** TASK BRIEF **
Entries in the following listing are to be copied exactly as they stand.

** RECORDS FOR PROCESSING **
+++++
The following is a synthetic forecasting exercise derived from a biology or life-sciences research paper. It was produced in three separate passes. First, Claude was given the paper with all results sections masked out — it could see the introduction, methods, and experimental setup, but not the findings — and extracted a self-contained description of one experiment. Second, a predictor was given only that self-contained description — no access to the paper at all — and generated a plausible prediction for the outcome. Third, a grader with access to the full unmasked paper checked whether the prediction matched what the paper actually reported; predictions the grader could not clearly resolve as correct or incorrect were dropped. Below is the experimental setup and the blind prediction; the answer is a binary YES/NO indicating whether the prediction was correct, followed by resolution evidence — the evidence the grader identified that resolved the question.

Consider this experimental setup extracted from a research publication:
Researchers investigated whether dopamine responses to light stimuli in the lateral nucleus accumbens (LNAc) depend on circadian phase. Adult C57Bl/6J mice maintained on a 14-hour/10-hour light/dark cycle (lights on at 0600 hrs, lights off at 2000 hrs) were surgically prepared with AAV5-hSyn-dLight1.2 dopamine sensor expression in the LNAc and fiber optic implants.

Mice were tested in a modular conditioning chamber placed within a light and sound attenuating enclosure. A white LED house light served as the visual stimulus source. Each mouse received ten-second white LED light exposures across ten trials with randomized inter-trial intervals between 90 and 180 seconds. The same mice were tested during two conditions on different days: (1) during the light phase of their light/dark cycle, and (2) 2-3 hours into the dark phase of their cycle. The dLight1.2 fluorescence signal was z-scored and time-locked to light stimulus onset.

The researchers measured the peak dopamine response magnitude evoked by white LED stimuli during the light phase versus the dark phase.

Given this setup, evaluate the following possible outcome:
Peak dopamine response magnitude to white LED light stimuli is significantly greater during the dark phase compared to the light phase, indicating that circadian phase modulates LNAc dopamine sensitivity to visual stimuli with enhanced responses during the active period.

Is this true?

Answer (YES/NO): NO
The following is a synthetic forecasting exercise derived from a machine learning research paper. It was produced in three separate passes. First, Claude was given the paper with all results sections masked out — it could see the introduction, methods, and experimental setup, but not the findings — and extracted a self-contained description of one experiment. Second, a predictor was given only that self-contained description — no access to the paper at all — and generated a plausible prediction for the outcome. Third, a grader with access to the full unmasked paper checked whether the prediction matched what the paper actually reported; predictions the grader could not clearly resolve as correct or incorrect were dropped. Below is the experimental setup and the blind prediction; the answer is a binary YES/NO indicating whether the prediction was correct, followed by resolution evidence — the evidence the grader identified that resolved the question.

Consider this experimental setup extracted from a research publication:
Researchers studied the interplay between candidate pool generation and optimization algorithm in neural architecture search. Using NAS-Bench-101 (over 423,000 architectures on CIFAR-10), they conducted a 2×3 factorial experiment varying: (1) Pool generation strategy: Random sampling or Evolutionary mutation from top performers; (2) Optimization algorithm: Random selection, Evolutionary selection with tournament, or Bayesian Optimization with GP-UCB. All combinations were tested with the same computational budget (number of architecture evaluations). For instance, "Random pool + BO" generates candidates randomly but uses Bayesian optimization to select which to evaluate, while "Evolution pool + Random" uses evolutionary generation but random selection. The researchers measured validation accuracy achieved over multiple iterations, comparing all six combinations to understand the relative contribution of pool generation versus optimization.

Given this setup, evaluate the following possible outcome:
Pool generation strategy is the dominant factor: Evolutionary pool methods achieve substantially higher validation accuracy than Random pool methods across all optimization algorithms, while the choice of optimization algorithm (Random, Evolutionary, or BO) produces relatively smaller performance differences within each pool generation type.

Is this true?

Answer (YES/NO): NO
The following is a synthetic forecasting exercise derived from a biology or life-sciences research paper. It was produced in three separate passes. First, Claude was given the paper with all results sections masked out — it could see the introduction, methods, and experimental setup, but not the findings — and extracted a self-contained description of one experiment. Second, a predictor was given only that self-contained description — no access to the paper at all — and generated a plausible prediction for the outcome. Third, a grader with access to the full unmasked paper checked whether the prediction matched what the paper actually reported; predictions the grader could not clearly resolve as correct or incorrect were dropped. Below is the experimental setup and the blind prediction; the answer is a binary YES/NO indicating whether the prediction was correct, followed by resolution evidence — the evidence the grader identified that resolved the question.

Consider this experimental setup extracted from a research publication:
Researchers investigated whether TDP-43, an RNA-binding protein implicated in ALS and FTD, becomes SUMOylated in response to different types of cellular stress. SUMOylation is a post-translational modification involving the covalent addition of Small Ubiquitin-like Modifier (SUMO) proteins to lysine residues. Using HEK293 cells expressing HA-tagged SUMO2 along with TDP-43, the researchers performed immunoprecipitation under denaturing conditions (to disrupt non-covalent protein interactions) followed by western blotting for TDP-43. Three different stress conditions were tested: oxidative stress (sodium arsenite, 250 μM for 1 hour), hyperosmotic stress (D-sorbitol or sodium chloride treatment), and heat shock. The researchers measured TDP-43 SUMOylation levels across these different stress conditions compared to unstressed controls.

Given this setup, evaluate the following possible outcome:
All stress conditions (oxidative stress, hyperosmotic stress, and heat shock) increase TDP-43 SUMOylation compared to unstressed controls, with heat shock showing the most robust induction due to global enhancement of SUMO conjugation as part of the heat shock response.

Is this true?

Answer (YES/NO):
+++++
** ANSWER TO THIS PROBLEM **
The following is a synthetic forecasting exercise derived from a biology or life-sciences research paper. It was produced in three separate passes. First, Claude was given the paper with all results sections masked out — it could see the introduction, methods, and experimental setup, but not the findings — and extracted a self-contained description of one experiment. Second, a predictor was given only that self-contained description — no access to the paper at all — and generated a plausible prediction for the outcome. Third, a grader with access to the full unmasked paper checked whether the prediction matched what the paper actually reported; predictions the grader could not clearly resolve as correct or incorrect were dropped. Below is the experimental setup and the blind prediction; the answer is a binary YES/NO indicating whether the prediction was correct, followed by resolution evidence — the evidence the grader identified that resolved the question.

Consider this experimental setup extracted from a research publication:
Researchers investigated whether dopamine responses to light stimuli in the lateral nucleus accumbens (LNAc) depend on circadian phase. Adult C57Bl/6J mice maintained on a 14-hour/10-hour light/dark cycle (lights on at 0600 hrs, lights off at 2000 hrs) were surgically prepared with AAV5-hSyn-dLight1.2 dopamine sensor expression in the LNAc and fiber optic implants.

Mice were tested in a modular conditioning chamber placed within a light and sound attenuating enclosure. A white LED house light served as the visual stimulus source. Each mouse received ten-second white LED light exposures across ten trials with randomized inter-trial intervals between 90 and 180 seconds. The same mice were tested during two conditions on different days: (1) during the light phase of their light/dark cycle, and (2) 2-3 hours into the dark phase of their cycle. The dLight1.2 fluorescence signal was z-scored and time-locked to light stimulus onset.

The researchers measured the peak dopamine response magnitude evoked by white LED stimuli during the light phase versus the dark phase.

Given this setup, evaluate the following possible outcome:
Peak dopamine response magnitude to white LED light stimuli is significantly greater during the dark phase compared to the light phase, indicating that circadian phase modulates LNAc dopamine sensitivity to visual stimuli with enhanced responses during the active period.

Is this true?

Answer (YES/NO): NO
The following is a synthetic forecasting exercise derived from a machine learning research paper. It was produced in three separate passes. First, Claude was given the paper with all results sections masked out — it could see the introduction, methods, and experimental setup, but not the findings — and extracted a self-contained description of one experiment. Second, a predictor was given only that self-contained description — no access to the paper at all — and generated a plausible prediction for the outcome. Third, a grader with access to the full unmasked paper checked whether the prediction matched what the paper actually reported; predictions the grader could not clearly resolve as correct or incorrect were dropped. Below is the experimental setup and the blind prediction; the answer is a binary YES/NO indicating whether the prediction was correct, followed by resolution evidence — the evidence the grader identified that resolved the question.

Consider this experimental setup extracted from a research publication:
Researchers studied the interplay between candidate pool generation and optimization algorithm in neural architecture search. Using NAS-Bench-101 (over 423,000 architectures on CIFAR-10), they conducted a 2×3 factorial experiment varying: (1) Pool generation strategy: Random sampling or Evolutionary mutation from top performers; (2) Optimization algorithm: Random selection, Evolutionary selection with tournament, or Bayesian Optimization with GP-UCB. All combinations were tested with the same computational budget (number of architecture evaluations). For instance, "Random pool + BO" generates candidates randomly but uses Bayesian optimization to select which to evaluate, while "Evolution pool + Random" uses evolutionary generation but random selection. The researchers measured validation accuracy achieved over multiple iterations, comparing all six combinations to understand the relative contribution of pool generation versus optimization.

Given this setup, evaluate the following possible outcome:
Pool generation strategy is the dominant factor: Evolutionary pool methods achieve substantially higher validation accuracy than Random pool methods across all optimization algorithms, while the choice of optimization algorithm (Random, Evolutionary, or BO) produces relatively smaller performance differences within each pool generation type.

Is this true?

Answer (YES/NO): NO
The following is a synthetic forecasting exercise derived from a biology or life-sciences research paper. It was produced in three separate passes. First, Claude was given the paper with all results sections masked out — it could see the introduction, methods, and experimental setup, but not the findings — and extracted a self-contained description of one experiment. Second, a predictor was given only that self-contained description — no access to the paper at all — and generated a plausible prediction for the outcome. Third, a grader with access to the full unmasked paper checked whether the prediction matched what the paper actually reported; predictions the grader could not clearly resolve as correct or incorrect were dropped. Below is the experimental setup and the blind prediction; the answer is a binary YES/NO indicating whether the prediction was correct, followed by resolution evidence — the evidence the grader identified that resolved the question.

Consider this experimental setup extracted from a research publication:
Researchers investigated whether TDP-43, an RNA-binding protein implicated in ALS and FTD, becomes SUMOylated in response to different types of cellular stress. SUMOylation is a post-translational modification involving the covalent addition of Small Ubiquitin-like Modifier (SUMO) proteins to lysine residues. Using HEK293 cells expressing HA-tagged SUMO2 along with TDP-43, the researchers performed immunoprecipitation under denaturing conditions (to disrupt non-covalent protein interactions) followed by western blotting for TDP-43. Three different stress conditions were tested: oxidative stress (sodium arsenite, 250 μM for 1 hour), hyperosmotic stress (D-sorbitol or sodium chloride treatment), and heat shock. The researchers measured TDP-43 SUMOylation levels across these different stress conditions compared to unstressed controls.

Given this setup, evaluate the following possible outcome:
All stress conditions (oxidative stress, hyperosmotic stress, and heat shock) increase TDP-43 SUMOylation compared to unstressed controls, with heat shock showing the most robust induction due to global enhancement of SUMO conjugation as part of the heat shock response.

Is this true?

Answer (YES/NO):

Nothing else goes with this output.